**Passage provided**

[start]

One of the great ironies is that those who are at the bottom of  human society barely subsisting, will be the majority of the survivors.

The exhaustion of readily accessible resources will then lead to a slow decline into neolithic levels over a period of several hundred years.  Most of the scrap will have been reduced to discolored spots on the ground after 200-300 years.

In the end, the human race will join the uncountable millions of other extinct species who have populated the earth.  The conceit that humans are special is born of hubris and will be our undoing.  We are, without question, the most advanced and powerful animals that have ever existed on the earth.  But the unavoidable consequence of being born is death for an individual and extinction for a species.

That which created us and all those who went before us will also destroy us and replace us with something else.  This has demonstrably been the way of things for several billion years.

It makes me a little sad, but it also makes me savor the magic we have created over the last 400 years.  It took over 200 years for the calculus to become useful in engineering.  Even as late as 1900, calculus had very little to contribute to the construction of a locomotive at the Baldwin Works.  But gradually, gentlemen amusing themselves at university produced a sufficient body of science and mathematics, that engineers could use it in design instead of relying on trial and error.

Once that happened, engineering took off like a rocket.  Commercial demands created by engineers led to more science and mathematics and we are now able to solve mathematical problems I was taught could not be solved when I was in school.
james_s:

--- Quote from: rhb on March 22, 2019, 11:37:46 pm ---Bothers the hell out of me too.  But the cold reality of it is, there is too much stuff to test.  And I can't find anyone around here who builds anything.  I went to the ham meetings for a while.  There was no discussion of radio or electronics.  So I quit going. The public library does not have a *single* book on electronics or any other technical subject.

[end]

**Recorded information**

[start]

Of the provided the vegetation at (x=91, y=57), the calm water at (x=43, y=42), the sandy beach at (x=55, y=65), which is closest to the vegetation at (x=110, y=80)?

[end]

**What is asked**
1 > List every span of time expressed in years that the passage on human decline and the rise of engineering mentions.
2 > Carry on the forum passage about human decline and the rise of engineering from the point at which it ends.

**Outputs in order**
1 >
- several hundred years
- 200-300 years
- several billion years
- the last 400 years
- over 200 years

2 >
I'm trying to organize parting out stuff for sale on eBay.  Microwave oven turntables, capacitors, diodes, etc.  We're getting perhaps 10% of the e-waste stream.  All the rest goes into a landfill.  It's heart breaking, but beyond anyone's control.

I trained as an economic (mining) geologist.  When I look at a small piece of copper wire I see a large hole in the ground and a barrel of diesel fuel.  The staggering waste of resources has doomed future generations to living in the stone age.  I'll be dead long before that happens, but it will happen.

--- End quote ---


Why not just do what the Goodwill store does around here and have an outlet center with all the as-is stuff in bins priced by the pound? Or have a section for as-is goods with known faults priced accordingly? If you get $1 for something that would cost money to have hauled to a landfill you come out ahead. I learned to repair things by tinkering with old junk in the pre-internet era, there is far more information available now than there ever was in the past. Offering broken stuff for parts or repair at a low price is one way of encouraging people to give it a try.

I rarely even bother with thrift stores around where I live anymore but thankfully there are still some economically depressed areas a little further out where they still have interesting old junk to dig through.